Dataset entries
%%
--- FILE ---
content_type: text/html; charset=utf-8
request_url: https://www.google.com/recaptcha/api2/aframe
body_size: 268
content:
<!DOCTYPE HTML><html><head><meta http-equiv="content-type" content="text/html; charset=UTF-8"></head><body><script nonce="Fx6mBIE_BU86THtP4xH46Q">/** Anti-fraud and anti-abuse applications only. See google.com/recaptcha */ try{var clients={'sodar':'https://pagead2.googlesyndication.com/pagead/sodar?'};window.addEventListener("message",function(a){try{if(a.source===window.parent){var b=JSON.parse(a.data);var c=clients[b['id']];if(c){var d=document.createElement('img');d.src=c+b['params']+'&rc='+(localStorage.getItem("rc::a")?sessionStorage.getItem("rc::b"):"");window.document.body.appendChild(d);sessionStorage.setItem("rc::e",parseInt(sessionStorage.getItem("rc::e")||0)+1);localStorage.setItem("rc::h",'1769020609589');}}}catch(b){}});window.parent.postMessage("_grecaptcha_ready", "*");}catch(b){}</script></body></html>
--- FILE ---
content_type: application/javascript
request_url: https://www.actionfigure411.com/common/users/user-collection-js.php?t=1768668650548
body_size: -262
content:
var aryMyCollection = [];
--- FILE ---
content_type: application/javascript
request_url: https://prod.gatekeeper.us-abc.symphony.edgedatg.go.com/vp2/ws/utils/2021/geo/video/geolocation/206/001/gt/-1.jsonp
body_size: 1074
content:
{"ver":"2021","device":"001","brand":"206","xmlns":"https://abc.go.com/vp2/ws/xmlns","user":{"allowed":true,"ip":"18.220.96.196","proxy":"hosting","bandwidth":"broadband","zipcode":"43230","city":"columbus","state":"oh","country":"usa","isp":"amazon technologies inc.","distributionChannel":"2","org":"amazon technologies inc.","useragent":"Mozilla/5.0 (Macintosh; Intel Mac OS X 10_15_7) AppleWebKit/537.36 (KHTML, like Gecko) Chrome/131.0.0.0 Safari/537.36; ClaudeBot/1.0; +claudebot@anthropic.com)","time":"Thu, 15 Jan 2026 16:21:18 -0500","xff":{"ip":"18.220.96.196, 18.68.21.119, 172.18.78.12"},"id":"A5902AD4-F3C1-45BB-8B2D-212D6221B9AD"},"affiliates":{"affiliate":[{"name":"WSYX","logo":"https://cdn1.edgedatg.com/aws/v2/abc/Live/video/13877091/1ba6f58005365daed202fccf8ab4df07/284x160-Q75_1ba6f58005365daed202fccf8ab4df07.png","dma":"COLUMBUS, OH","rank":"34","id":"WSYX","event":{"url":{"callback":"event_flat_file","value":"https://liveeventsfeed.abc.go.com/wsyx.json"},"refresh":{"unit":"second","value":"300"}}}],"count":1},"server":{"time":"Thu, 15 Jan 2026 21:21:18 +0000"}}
%%
- Exercise prompt -
Copy the data above in full, character for character.

- Response area -
--- FILE ---
content_type: text/html; charset=utf-8
request_url: https://www.google.com/recaptcha/api2/aframe
body_size: 268
content:
<!DOCTYPE HTML><html><head><meta http-equiv="content-type" content="text/html; charset=UTF-8"></head><body><script nonce="Fx6mBIE_BU86THtP4xH46Q">/** Anti-fraud and anti-abuse applications only. See google.com/recaptcha */ try{var clients={'sodar':'https://pagead2.googlesyndication.com/pagead/sodar?'};window.addEventListener("message",function(a){try{if(a.source===window.parent){var b=JSON.parse(a.data);var c=clients[b['id']];if(c){var d=document.createElement('img');d.src=c+b['params']+'&rc='+(localStorage.getItem("rc::a")?sessionStorage.getItem("rc::b"):"");window.document.body.appendChild(d);sessionStorage.setItem("rc::e",parseInt(sessionStorage.getItem("rc::e")||0)+1);localStorage.setItem("rc::h",'1769020609589');}}}catch(b){}});window.parent.postMessage("_grecaptcha_ready", "*");}catch(b){}</script></body></html>
--- FILE ---
content_type: application/javascript
request_url: https://www.actionfigure411.com/common/users/user-collection-js.php?t=1768668650548
body_size: -262
content:
var aryMyCollection = [];
--- FILE ---
content_type: application/javascript
request_url: https://prod.gatekeeper.us-abc.symphony.edgedatg.go.com/vp2/ws/utils/2021/geo/video/geolocation/206/001/gt/-1.jsonp
body_size: 1074
content:
{"ver":"2021","device":"001","brand":"206","xmlns":"https://abc.go.com/vp2/ws/xmlns","user":{"allowed":true,"ip":"18.220.96.196","proxy":"hosting","bandwidth":"broadband","zipcode":"43230","city":"columbus","state":"oh","country":"usa","isp":"amazon technologies inc.","distributionChannel":"2","org":"amazon technologies inc.","useragent":"Mozilla/5.0 (Macintosh; Intel Mac OS X 10_15_7) AppleWebKit/537.36 (KHTML, like Gecko) Chrome/131.0.0.0 Safari/537.36; ClaudeBot/1.0; +claudebot@anthropic.com)","time":"Thu, 15 Jan 2026 16:21:18 -0500","xff":{"ip":"18.220.96.196, 18.68.21.119, 172.18.78.12"},"id":"A5902AD4-F3C1-45BB-8B2D-212D6221B9AD"},"affiliates":{"affiliate":[{"name":"WSYX","logo":"https://cdn1.edgedatg.com/aws/v2/abc/Live/video/13877091/1ba6f58005365daed202fccf8ab4df07/284x160-Q75_1ba6f58005365daed202fccf8ab4df07.png","dma":"COLUMBUS, OH","rank":"34","id":"WSYX","event":{"url":{"callback":"event_flat_file","value":"https://liveeventsfeed.abc.go.com/wsyx.json"},"refresh":{"unit":"second","value":"300"}}}],"count":1},"server":{"time":"Thu, 15 Jan 2026 21:21:18 +0000"}}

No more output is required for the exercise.